### SUPPLIED PASSAGE ###

Using Iridescent Oil Pastels & Iridescent Acrylic Medium on Deep Sea Art

"Using Iridescent Oil Pastels & Iridescent Acrylic Medium on Deep Sea Creatures" (blog post) | |

Deep sea creatures are really fascinating — they range from the frightening to (in a couple cases) the really cute. There are not a lot of art pieces out there depicting them, so it seemed a fun and different project to tackle making a couple of deep sea pieces.

One was a frilled shark, one of the scarier-looking, more stereotypical and weird deep sea species. The other was just the opposite: a cute and comical flapjack octopus.

Oil Pastel? Acrylic Paint? How About Both!

It seemed a bit bland to depict deep sea creatures with regular oil pastel. Though it’s a great art medium, it just didn’t seem right for bioluminescent animals. At the same time, acrylic paint didn’t seem quite right, either. For these pieces, it seemed like it would be fun to somehow show the phosphorescence of the deep sea environment — though that’s impossible for these two species, since they don’t have any bioluminescence of their own. The solution? Using iridescent art materials with just a bit of reflective quality.

And it’s impossible to see in the photos, but the method really worked well.

"Using Iridescent Oil Pastels & Iridescent Acrylic Medium on Deep Sea Creatures" (blog post) | |
“Deep Sea Creature: Frilled Shark” (oil pastels and acrylic paint on mixed media paper)

###

### JOBS:
- a) In the blog post on deep sea art, translate this sentence into Spanish: "And it’s impossible to see in the photos, but the method really worked well."
- b) Condense the paragraph of the blog post on deep sea art that begins "It seemed a bit bland", keeping its main facts.

### COLLECTED DATA ###

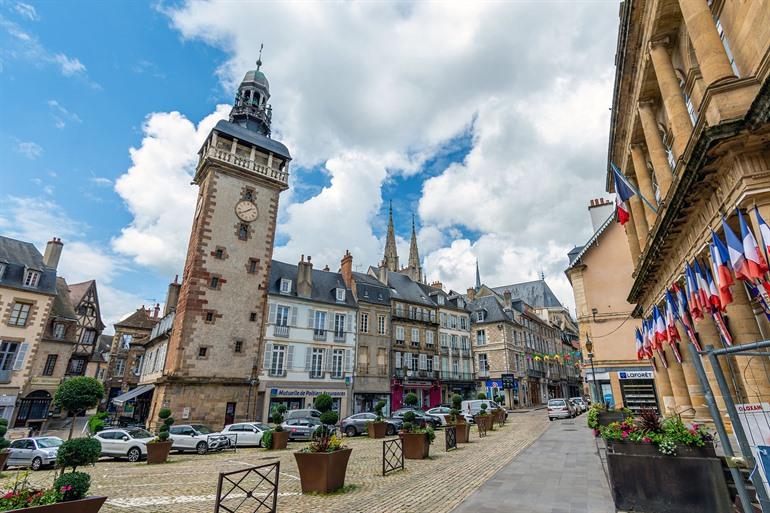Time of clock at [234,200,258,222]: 1:39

###

### IN RESPONSE:
- a) Y es imposible verlo en las fotos, pero el método funcionó muy bien.

- b) Regular oil pastel, though a great medium, seemed too bland for bioluminescent animals, and acrylic paint didn't seem right either. The aim was to suggest the phosphorescence of the deep sea environment, even though these two species have no bioluminescence of their own. The solution was to use iridescent art materials with a slight reflective quality.